Posted by Harrison Friedman on 2009-06-21 - 3 comments

Another blog. Blogging was definitely not part of my expectations for research this summer, but oh well.

I can’t say that I have any concrete expectations for my summer research. Concrete expectations after all are almost always confounded by unexpected circumstances, especially in research, in which unexpected results and challenges seem to be the norm. In general, I hope that I can reasonably expect this summer to make some small but substantiated contribution to my lab and to the field (with considerable emphasis on small); this, I think, is the general purpose of any research, even research conducted during the course of a (painfully short) summer internship. Any contribution I could make to my lab is of course much smaller than the great benefits I not only expect, but already know, I’ll get from the internship in education and introduction to new techniques. Already the program has introduced me to a whole new world of systems neuroscience (before the internship I was almost exclusively interested in the molecular and genetic areas of the field) and a number of really cool techniques (two-photon microscopy is awesome).


HF
 

Tagged:

We have to write blogs? But that'll take time away from research!

Posted by Harrison Friedman on 2009-06-14 - 3 comments

This blog will probably be somewhat less impressive than those of my colleagues, both because I don’t have a camera and won’t be able to post any photos, and because I hope that I’ll be too busy with research to put very much into it. And because I have a bit of a personal aversion to blogs and blogging. But that’s a topic for discussion for another time… In person, in the real, physical world. Maybe over lunch or something.

But at any rate:  Apart from this blogging, I’m really excited to be a part of the Howard Hughes program, and even more excited about my project for the summer. I’ll be working under David Fitzpatrick in the neurobiology department, doing research on the functional microarchitecture of visual cortex.

Visual cortex in most mammals is known to have very specific organization (columns of neurons that respond selectively to orientation, position, direction of movement, etc. arranged orderly across cortex… for more information check out work by Hubel and Weisel, or maybe take Psy 91).

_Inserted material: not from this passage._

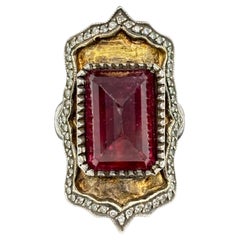 Sevan Bıçakçı 24k gold and silver cocktail ring with tourmaline and diamonds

Still, the patterns of organization of individual neurons, the fundamental circuitry underlying visual processing, remains largely unknown.

In order to help address this, I’ll be working on bulk loading of calcium sensitive dyes and two-photon microscopy in living cortical tissue slices. In (very, very) brief: Bulk loading of calcium sensitive dyes is a technique for staining large populations of neurons and can be used to observe neural response properties (calcium ion flow is a central property of activity in neurons). Two-photon microscopy is a somewhat new technique that can be used to image live tissue at high resolution and to a depth of about 300 micrometers (standard one-photon fluorescence confocal microcopy can’t do any of this). Together, bulk loading and two-photon microscopy should allow us to trace the activity of neurons in visual cortex in response to stimulation of input neurons, and so allow us to map in the neural circuits underlying vision in extremely fine (single cell) detail.

So far, I’ve been reading as much background literature as I can on the topic to get myself up to speed, and looking for successful published methods of live in vitro bulk loading. Wednesday I shadowed someone who was doing bulk loading for a different lab. Friday, with much help from Sharon and Julie (infinitely helpful fellow lab members—thanks guys!), I worked on building and setting up a system for tissue slice incubation and staining (a lot of cutting, gluing, and digging through drawers full of random hardware—actually a lot of fun). I’ll start the actual wet work in the next few days. Can’t wait!

I guess I’ll be keeping you (whoever you are) updated as the project progresses.